Calamity tends to bring out the best in many people. If you don't believe this, consider the recent example of Hurricane Katrina.

While the response of the government (federal, state AND city) was woefully inadequate, this cannot be said of everyday citizens. Many people took it upon themselves to reach out to others in need. The media reported about many who drove hundreds of miles to make a positive difference in the lives of strangers.

More importantly, the labels we often utilize in our social relations seemed to vanish in thin air. Republicans and Democrats, young and old, black and white, straight and gay, Christian and non-Christian, rich and poor came together to lend a helping hand. People, who might normally never interact with each other, stood arm in arm and shoulder to shoulder.

The experience of calamity tends to reinforce the idea that we share more in common with our fellow beings than there are arbitrary things that separate us.

It's too bad that, once the adrenaline rush of calamity passes, we return to our self-built fortresses of intolerance and exclusivity.

Tuesday, October 18, 2005

Learning to Bite My Tongue

I haven't written anything on my blog for 2 weeks. It's not that I haven't had anything to say, but my life is about to undergo some significant changes. For starters, I'm moving to Washington state. Beyond that, I'm entering a new "job" in which I am not allowed to voice PUBLIC political opinions.

For these reasons, I've altered my profile to mask my identity. I'm sure this sounds rather strange (maybe even fishy), but hopefully, in about 1 year, I'll be able to explain it to those of you who regularly happen by.

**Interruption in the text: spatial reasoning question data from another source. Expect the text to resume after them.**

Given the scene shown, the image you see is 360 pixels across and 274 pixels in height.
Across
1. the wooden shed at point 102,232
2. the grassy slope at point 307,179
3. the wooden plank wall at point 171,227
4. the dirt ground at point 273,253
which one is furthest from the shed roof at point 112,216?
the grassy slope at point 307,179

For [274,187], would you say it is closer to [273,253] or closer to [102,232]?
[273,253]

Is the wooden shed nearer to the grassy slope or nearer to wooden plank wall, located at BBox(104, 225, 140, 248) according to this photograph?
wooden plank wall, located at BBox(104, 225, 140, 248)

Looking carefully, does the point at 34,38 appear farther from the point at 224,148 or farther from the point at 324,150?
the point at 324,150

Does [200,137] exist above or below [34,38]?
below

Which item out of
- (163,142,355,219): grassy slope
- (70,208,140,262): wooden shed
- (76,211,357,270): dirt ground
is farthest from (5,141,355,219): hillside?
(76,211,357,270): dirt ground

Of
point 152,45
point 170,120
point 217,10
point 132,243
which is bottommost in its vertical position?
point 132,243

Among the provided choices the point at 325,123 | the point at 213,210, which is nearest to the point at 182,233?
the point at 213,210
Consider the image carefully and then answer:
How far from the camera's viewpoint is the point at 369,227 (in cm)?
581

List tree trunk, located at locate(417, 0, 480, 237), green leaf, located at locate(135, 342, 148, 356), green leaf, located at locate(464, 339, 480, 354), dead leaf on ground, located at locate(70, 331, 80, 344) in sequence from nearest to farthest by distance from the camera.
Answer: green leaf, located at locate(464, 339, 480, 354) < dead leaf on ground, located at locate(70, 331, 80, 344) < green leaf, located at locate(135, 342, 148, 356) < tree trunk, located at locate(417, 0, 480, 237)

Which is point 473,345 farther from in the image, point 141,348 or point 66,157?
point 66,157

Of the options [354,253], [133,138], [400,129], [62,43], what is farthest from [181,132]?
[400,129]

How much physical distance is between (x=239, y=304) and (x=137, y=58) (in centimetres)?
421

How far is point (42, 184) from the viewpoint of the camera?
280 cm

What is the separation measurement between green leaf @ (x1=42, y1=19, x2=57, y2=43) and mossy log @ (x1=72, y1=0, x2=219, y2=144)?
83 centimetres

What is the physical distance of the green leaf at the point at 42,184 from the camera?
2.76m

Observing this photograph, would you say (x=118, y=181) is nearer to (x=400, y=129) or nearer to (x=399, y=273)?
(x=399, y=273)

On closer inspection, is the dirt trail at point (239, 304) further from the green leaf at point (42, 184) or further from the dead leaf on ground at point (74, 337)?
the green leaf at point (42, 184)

For now, I'll be posting entries less often, probably every week or two. I'll probably curb my political passions a bit. I think I'll focus on more arcane subject matter...just to be safe.

Yes, I'm going to have to learn to bite my tongue. I just hope that I don't find myself one day biting it off altogether!

Tuesday, October 4, 2005

Voting -- It No Longer Matters

Wanted to pass along another indictment of America's so-called "democracy". I found this article at the Coastal Post. It documents that George W. Bush is not the duly elected president of our nation. It's sad that a person, who LOST both presidential races in 2000 and 2004, has occupied the White House for two terms, nonetheless.
New Data Shows Widespread Vote Faud In 2004
By Peter Phillips

In the fall of 2001, after an eight-month review of 175,000 Florida ballots never counted in the 2000 election, an analysis by the National Opinion Research Center confirmed that Al Gore actually won Florida and should have been President. However, coverage of this report was only a small blip in the corporate media as a much bigger story dominated the news after September 11, 2001.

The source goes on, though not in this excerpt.